Avoid cranking out heavier weights on your first try. Start with the lighter weights and make the necessary adjustments when needed.
I started this workout using my cheap adjustable dumbbells as they were perfect for me as a beginner.
For both exercises, a common mistake implies training shoulders and other muscle groups in the same day. While you can train shoulders and legs, for example, other combinations are not recommended.
Also think twice before doing shoulders after chest day as you won't be able to push your shoulders.
Key Differences between shoulder press and lateral raise
While the lift an inch and pause approach in the lateral raise is designed to improve the longer your weights are under tension, it is not doing your trapezius any favors. Lateral raise is an isolation exercise that is designed to work your middle head to shoulder more than any other part.
Your deltoid muscle benefits the longer these isolations work these muscles under tension, and that fails to impact the larger shoulder area. That’s where the shoulder press comes in with a routine that targets all the head and shoulder areas.
This feature explains why the shoulder press is considered a compound exercise, giving a lasting effect on multiple muscles at once. Shoulder press impacts most mobile joints in your body, making it a favorite in shoulder press vs lateral raise.
Frequently Asked Questions
Are lateral raises better than shoulder press?

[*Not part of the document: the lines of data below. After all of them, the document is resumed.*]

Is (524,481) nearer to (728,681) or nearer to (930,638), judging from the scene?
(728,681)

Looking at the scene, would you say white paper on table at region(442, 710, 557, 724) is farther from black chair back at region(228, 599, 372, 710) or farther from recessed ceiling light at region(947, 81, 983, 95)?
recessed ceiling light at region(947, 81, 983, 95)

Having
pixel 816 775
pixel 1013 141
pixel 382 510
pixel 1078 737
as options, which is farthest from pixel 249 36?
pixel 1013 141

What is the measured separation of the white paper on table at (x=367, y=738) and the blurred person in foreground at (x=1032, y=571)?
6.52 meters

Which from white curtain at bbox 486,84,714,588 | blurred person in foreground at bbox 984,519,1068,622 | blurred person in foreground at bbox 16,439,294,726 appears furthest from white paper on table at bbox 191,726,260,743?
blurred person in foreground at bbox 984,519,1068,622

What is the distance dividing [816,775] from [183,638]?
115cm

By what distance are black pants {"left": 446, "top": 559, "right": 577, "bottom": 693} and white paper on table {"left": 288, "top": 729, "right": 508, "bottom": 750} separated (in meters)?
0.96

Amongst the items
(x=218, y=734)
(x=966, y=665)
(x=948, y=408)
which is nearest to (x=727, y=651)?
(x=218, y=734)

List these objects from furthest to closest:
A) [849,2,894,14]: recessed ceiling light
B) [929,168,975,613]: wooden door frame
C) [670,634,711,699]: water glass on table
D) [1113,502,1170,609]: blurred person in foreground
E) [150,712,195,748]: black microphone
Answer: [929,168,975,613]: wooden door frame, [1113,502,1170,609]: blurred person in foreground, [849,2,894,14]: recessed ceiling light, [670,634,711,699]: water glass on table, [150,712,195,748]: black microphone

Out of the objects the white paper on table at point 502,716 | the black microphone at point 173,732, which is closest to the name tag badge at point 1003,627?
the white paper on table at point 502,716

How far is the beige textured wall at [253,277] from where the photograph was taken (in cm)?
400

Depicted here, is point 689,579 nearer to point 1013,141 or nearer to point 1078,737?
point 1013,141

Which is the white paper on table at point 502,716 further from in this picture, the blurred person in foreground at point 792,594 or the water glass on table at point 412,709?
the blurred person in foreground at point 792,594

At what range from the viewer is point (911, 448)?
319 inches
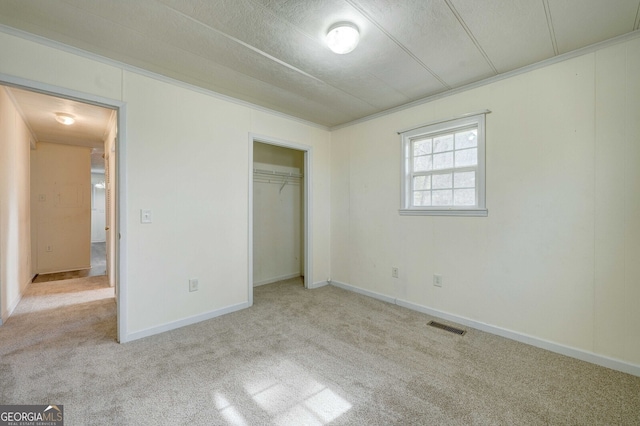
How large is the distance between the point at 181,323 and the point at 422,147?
348 cm

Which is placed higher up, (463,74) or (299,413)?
(463,74)

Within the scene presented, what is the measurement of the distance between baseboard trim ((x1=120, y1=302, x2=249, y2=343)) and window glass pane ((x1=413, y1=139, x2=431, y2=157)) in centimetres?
293

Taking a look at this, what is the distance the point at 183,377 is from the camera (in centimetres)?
199

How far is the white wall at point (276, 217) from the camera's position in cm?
455

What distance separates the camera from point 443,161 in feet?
10.4

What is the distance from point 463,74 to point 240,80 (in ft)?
7.47

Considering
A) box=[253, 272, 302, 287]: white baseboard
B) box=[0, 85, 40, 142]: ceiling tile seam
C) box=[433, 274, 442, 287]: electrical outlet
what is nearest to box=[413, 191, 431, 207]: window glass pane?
box=[433, 274, 442, 287]: electrical outlet

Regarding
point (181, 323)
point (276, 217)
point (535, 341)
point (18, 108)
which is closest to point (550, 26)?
point (535, 341)

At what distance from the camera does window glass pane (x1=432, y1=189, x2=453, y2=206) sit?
312cm

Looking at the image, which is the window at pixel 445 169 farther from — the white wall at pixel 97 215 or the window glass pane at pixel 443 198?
the white wall at pixel 97 215

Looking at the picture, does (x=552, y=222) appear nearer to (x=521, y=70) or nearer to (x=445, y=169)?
(x=445, y=169)

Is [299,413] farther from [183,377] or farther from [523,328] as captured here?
[523,328]

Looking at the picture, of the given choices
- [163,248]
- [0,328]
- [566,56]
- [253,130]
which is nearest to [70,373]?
[163,248]

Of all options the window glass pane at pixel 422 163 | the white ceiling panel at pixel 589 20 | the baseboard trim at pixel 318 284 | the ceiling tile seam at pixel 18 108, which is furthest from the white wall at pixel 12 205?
the white ceiling panel at pixel 589 20
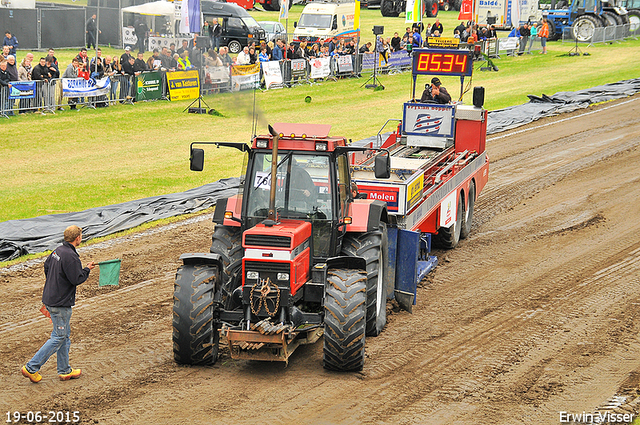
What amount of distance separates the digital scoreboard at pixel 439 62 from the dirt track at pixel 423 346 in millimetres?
3303

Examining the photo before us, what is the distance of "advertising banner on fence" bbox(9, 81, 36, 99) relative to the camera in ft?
72.7

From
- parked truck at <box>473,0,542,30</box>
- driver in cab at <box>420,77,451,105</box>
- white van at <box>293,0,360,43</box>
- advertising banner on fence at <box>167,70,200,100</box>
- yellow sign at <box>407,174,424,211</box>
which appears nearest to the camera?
yellow sign at <box>407,174,424,211</box>

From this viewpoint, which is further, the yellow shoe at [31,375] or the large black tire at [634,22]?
the large black tire at [634,22]

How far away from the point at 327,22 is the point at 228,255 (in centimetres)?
3166

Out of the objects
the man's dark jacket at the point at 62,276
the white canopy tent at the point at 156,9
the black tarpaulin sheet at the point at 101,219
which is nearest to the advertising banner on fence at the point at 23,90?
the black tarpaulin sheet at the point at 101,219

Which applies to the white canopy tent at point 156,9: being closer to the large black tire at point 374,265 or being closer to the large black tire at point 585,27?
the large black tire at point 585,27

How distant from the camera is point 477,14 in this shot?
46.2 m

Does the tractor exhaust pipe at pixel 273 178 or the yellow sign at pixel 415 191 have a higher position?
the tractor exhaust pipe at pixel 273 178

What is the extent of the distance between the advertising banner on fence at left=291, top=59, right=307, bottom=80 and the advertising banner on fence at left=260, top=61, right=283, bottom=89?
0.94 m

Yes. The lateral raise is an upper-body routine and, by isolating the muscle, can grow them at a higher degree compared to the shoulder press – or any other exercise, for that matter. There are even multiple variants of the lateral raise exercise designed to improve targeting muscle strength and shape.
In any case, a neutral grip hones in on the critical muscle in developing the lower and upper pecs area, alongside the deltoid muscle. It gives more focus on muscle development, shaping, and strengthening better than the shoulder press workout.

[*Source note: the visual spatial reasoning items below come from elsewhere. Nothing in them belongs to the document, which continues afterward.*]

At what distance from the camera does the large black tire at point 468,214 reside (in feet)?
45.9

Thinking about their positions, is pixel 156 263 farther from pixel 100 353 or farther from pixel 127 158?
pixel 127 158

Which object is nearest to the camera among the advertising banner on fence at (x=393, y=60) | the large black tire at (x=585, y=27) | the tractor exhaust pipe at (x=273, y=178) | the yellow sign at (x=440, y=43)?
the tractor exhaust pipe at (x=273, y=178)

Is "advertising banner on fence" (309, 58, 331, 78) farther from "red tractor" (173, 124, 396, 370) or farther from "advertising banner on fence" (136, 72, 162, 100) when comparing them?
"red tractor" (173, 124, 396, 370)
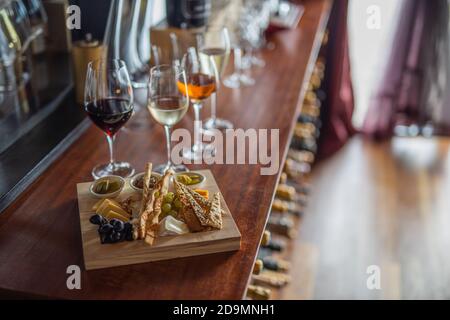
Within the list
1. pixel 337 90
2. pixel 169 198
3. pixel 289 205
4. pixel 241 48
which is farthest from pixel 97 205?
pixel 337 90

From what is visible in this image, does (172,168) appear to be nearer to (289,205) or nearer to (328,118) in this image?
(289,205)

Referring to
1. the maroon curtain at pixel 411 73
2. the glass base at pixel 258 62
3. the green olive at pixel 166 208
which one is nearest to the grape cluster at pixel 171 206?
the green olive at pixel 166 208

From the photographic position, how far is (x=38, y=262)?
3.07 ft

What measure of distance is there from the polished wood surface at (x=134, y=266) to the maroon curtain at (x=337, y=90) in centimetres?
157

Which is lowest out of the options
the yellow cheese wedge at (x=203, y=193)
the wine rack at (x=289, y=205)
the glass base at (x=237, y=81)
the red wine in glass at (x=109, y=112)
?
the wine rack at (x=289, y=205)

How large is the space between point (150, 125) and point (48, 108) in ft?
0.90

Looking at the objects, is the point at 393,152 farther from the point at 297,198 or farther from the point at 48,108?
the point at 48,108

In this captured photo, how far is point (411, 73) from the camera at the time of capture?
3.35 meters

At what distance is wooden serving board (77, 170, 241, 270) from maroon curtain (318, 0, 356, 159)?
2298 millimetres

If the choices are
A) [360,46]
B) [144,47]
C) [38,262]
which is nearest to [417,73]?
[360,46]

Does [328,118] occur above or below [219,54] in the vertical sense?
below

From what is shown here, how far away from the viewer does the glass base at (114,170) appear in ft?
3.96

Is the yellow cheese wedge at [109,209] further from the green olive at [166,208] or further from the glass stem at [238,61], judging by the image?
the glass stem at [238,61]

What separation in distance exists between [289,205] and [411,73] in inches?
63.3
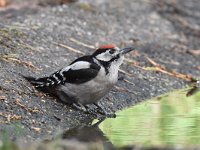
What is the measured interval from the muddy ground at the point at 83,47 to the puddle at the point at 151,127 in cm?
A: 24

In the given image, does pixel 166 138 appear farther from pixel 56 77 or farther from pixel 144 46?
pixel 144 46

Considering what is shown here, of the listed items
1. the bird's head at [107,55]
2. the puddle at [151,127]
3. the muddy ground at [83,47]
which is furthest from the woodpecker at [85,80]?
the puddle at [151,127]

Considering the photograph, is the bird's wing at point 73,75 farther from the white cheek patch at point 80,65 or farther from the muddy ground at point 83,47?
the muddy ground at point 83,47

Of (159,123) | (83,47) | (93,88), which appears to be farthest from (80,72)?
(83,47)

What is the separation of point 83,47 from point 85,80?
2.48 m

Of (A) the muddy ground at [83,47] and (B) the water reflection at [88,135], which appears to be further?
(A) the muddy ground at [83,47]

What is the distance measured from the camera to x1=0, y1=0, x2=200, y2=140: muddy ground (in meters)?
7.34

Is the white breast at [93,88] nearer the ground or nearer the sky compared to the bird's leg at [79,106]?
nearer the sky

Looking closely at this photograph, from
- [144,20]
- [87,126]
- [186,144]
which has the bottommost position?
[144,20]

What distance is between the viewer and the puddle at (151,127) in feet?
21.4

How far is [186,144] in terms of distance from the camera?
249 inches

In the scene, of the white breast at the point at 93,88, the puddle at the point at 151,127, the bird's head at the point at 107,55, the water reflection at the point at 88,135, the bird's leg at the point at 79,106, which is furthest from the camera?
the bird's head at the point at 107,55

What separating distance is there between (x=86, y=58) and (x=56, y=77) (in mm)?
385

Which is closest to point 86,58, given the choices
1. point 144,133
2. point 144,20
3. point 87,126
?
point 87,126
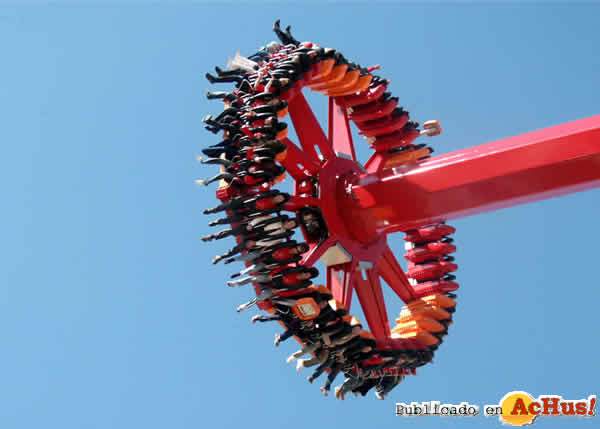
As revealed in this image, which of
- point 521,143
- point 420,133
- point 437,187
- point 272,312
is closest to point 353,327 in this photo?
point 272,312

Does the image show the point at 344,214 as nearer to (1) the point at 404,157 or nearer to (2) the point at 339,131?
(2) the point at 339,131

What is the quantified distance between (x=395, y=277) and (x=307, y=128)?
2.00 meters

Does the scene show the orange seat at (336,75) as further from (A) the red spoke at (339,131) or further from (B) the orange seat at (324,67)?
(A) the red spoke at (339,131)

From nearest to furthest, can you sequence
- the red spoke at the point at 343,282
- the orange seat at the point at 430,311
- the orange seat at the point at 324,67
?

Does shoulder press work lateral delts?
Yes. As a compound exercise, the shoulder press is quite effective at strengthening and shaping the lateral delts muscle, among other upper-body muscles, which improves your ability to push heavier loads and jumpstart muscle growth.
Besides, it is easy to progress to heavier sets and more reps.
Since the shoulder press allows for a wide range of motions for pecs compared to the lateral raise, your deltoid muscles are able to fully contract and relax, thereby promoting overall function and strength. If your goal is lateral delts, the shoulder press workout works just fine.
Why are shoulder presses bad?
If you can’t do a shoulder press, then your body is trying to tell you that you need to strengthen your core. Implement a solid abs workout and never overlook the back. Focus on these muscle groups and try again in a couple of months.
When your lower back is bending during a shoulder press, your core is likely to culprit since it pulls your body out of its proper alignment, making the shoulder press more challenging.
You might want to strengthen your mobility and stability by adding mobility drills into your overall workout routine. These exercises will help correct the imbalance that makes a shoulder press harder to do and improve the strength of your shoulder to hold form during this exercise.
Let me set the record straight, my shoulder press vs lateral raise comparison does not mean that you should scrap one routine for the other altogether. There are pros and cons to each routine, and the best exercise is the one that combines both workouts for a holistic workout.
I believe I have made it clear that none is better than the other, , that all comes down to your goals, strength level, and the kind of space and equipment you have access to.
Either way, both the shoulder press and lateral raise are essential, everyday workout exercises.